Finally, and perhaps more problematic is that precedent no longer means what it once meant in Canada. As a lawyer, this makes it extremely difficult to properly advise clients on the status of the law with a sense of certainty. A significant part of my practice is devoted to religious freedom litigation and I often counsel people whose religious freedoms have been violated. Until Bedford, if a religious student was prohibited by their school board from wearing religious attire connected to their religious beliefs, I could quite comfortably point to the Multani decision and use that as a basis for my legal opinion. Now, if asked to provide an opinion on the same question, I cannot provide a definitive answer. My opinion or advice will have to include the stronger possibility of the Multani precedent being overturned – at any level of court or hearing body – if the school board presents an argument different from those made in Multani—and it’s a safe bet that any lawyer acting for a school board will.

As with many things, our legal system cannot properly function without a degree of certainty. There is already a measure of uncertainty in the practice law, otherwise we could not explain how the losing side to any litigation justified moving a case forward. In many cases however, the uncertainty relates to the very different facts of the case or the application of the law to the variation in the facts.

Because of stare decisis, lawyers can for example, (or could prior to Bedford) counsel clients with confidence on cases and issues which had already been decided by the courts.
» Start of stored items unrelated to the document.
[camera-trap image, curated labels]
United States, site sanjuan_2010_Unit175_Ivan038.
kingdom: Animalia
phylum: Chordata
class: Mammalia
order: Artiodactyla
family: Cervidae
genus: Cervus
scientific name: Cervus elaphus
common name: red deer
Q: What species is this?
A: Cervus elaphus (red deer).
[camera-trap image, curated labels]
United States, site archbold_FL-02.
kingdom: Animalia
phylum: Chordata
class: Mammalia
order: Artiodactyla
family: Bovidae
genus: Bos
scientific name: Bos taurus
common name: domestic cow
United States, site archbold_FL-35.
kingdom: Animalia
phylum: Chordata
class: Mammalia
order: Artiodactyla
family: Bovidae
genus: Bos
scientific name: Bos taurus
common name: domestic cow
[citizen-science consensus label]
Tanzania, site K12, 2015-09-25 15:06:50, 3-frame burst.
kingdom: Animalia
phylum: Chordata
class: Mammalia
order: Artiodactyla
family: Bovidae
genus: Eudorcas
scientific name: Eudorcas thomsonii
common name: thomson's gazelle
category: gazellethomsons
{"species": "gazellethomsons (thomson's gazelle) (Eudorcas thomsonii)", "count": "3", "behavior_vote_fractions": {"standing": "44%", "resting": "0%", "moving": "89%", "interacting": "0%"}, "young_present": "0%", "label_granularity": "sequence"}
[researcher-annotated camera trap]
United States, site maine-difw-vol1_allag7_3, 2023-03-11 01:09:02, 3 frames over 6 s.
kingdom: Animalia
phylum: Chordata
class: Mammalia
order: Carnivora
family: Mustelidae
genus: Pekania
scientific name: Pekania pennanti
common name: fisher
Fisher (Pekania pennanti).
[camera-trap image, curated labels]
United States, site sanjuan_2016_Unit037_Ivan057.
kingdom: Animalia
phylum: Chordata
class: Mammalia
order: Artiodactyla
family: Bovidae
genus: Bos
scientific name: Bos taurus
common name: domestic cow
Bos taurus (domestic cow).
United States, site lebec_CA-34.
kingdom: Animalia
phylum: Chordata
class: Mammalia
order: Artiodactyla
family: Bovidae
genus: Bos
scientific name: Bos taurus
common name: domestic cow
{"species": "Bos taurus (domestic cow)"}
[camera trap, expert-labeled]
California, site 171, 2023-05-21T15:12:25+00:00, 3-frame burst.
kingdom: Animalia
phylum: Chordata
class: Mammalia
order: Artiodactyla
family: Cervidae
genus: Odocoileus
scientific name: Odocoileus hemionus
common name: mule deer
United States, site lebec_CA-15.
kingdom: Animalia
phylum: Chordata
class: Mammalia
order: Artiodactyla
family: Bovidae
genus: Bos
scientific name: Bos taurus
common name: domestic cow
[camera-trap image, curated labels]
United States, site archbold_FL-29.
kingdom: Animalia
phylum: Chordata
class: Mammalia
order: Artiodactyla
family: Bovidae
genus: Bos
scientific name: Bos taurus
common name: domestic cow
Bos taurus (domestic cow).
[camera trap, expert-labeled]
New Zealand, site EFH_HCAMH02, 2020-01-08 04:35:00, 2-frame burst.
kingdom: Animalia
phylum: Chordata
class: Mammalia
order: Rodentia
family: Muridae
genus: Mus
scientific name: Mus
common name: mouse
Again, the notion of stare decisis exists to create order, coherence and certainty in our legal system. I am convinced one of the consequences of the Bedford decision will be a turning of this legal principle on its head. There will be a checkerboard of decisions by lower courts across the country overturning decisions of the Supreme Court of Canada until the facts establish a case in which the Supreme Court can make a course correction.

As a lawyer whose practice is largely focused on constitutional litigation, with a particular interest in freedom of religion, I see endless opportunities to retry cases which I believe were decided improperly. The contrast to that of course, is that all of the cases I believe were decided correctly are also now up for grabs. This is true particularly in regard to social, political and religious issues where there has been – and perhaps is – a group or community push to change the law. The result, I conjecture, will be years, perhaps decades, of what will be deemed public interest litigation that will, in addition to being expensive, cause and create jurisprudential uncertainty and incoherence.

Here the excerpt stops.